(Dolores Aleixandre, VR). Tanto quien esté leyendo estas líneas como yo misma que las escribo, estamos de enhorabuena: hemos tenido la suerte de sobrevivir a la “tendencia a la perfección”. En los finales de los años 50 y hasta que empezaron a notarse lo efectos del Concilio, esa frase marcaba nuestro horizonte y no siempre con efectos saludables: muchas de mis compañeras de noviciado que más en serio se la tomaron, terminaron por marcharse a su casa. Para los temperamentos perfeccionistas, aquel ideal inalcanzable invitaba a estarse midiendo constantemente con las normas omnipresentes y degeneraba en pequeñas o grandes obsesiones. El Perfectae Charitatis reorientó nuestra mirada y confirmó lo que intuíamos: que es a la “perfección” del amor a lo que estamos llamados y eso trajo consigo que las normativas minúsculas empezaron a desmoronarse, derritiéndose ante aquella oleada cálida que traía un aliento de vida y de creatividad.

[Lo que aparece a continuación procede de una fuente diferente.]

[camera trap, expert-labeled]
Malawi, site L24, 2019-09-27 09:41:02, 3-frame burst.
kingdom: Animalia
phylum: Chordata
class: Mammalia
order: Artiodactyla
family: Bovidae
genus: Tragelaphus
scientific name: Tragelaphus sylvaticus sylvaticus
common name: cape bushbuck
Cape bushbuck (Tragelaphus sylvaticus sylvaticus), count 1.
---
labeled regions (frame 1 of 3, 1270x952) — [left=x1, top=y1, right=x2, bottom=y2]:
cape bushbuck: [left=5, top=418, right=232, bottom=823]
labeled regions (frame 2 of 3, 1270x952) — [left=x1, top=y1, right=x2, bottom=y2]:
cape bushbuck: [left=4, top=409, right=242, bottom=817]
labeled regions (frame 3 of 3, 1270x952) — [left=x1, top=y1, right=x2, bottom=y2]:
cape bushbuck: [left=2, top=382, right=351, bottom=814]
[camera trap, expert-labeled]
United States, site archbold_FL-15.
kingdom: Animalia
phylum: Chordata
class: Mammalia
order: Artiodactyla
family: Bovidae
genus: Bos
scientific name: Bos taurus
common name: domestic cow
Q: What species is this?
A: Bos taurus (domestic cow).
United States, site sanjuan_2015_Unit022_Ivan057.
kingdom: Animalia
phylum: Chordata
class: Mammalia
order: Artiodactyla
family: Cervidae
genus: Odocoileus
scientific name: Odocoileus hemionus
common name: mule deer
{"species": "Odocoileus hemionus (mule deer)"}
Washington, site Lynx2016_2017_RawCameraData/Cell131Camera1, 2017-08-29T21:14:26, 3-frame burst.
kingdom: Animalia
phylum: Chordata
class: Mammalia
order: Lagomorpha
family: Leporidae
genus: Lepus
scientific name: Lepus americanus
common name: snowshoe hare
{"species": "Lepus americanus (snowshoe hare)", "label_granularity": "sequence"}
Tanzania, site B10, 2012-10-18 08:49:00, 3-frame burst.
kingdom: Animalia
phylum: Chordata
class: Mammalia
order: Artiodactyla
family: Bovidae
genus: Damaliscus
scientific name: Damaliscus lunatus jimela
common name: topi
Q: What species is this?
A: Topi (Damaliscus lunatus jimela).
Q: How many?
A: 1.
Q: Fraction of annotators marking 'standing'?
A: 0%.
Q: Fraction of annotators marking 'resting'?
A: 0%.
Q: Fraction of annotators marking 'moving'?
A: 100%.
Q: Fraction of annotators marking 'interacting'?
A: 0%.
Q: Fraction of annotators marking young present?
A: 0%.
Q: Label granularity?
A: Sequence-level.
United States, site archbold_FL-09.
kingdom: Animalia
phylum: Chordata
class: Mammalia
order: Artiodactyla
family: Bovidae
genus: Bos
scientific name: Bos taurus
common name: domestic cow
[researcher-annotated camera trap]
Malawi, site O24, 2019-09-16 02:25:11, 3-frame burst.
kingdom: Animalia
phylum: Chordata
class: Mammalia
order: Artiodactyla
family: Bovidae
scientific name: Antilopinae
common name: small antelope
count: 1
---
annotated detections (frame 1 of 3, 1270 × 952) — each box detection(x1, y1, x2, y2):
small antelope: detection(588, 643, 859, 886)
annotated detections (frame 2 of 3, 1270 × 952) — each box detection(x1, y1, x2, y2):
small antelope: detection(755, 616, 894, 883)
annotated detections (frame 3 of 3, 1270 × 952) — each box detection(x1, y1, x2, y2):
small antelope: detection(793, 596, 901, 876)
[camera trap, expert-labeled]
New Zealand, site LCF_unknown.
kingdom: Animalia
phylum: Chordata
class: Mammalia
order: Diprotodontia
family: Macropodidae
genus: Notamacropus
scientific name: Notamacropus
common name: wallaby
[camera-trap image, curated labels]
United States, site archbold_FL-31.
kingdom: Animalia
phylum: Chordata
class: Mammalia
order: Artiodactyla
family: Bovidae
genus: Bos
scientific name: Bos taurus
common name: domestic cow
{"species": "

Bendita supresión de tantas “multiplicaciones” acumuladas con el paso del tiempo, aunque supusiera un cataclismo para algunas mentalidades.
Liberados hoy de la preocupación por ese tipo de perfección ¿no puede estarnos pasando aquello de Machado: “En el corazón tenía la espina de una pasión, logré arrancármela un día, ya no siento el corazón…”? ¿Cómo situarnos ante esa brecha infinita entre lo que poseemos de Dios y lo que nos separa de Él? ¿Qué hacemos con el potencial ilimitado de transformación espiritual que nos habita?
Desde Gregorio de Nisa, la teología ortodoxa ha acuñado el término epektasis: “Olvidando lo que queda atrás, lanzándome [epekteinomenon, de ahí la palabra epektasis] hacia lo que está delante, sigo corriendo hacia la meta…” (Fil 3,13).
La “tendencia a la perfección” deja paso a un movimiento apasionado y creciente de atracción que sacude nuestras inercias y nos hace vivir “extendidos” hacia delante, volcados en la búsqueda del Señor que amamos y de su Reino presente entre nosotros.
Pero cuando venga el Hijo del hombre ¿encontrará esa epektasis en los conventos?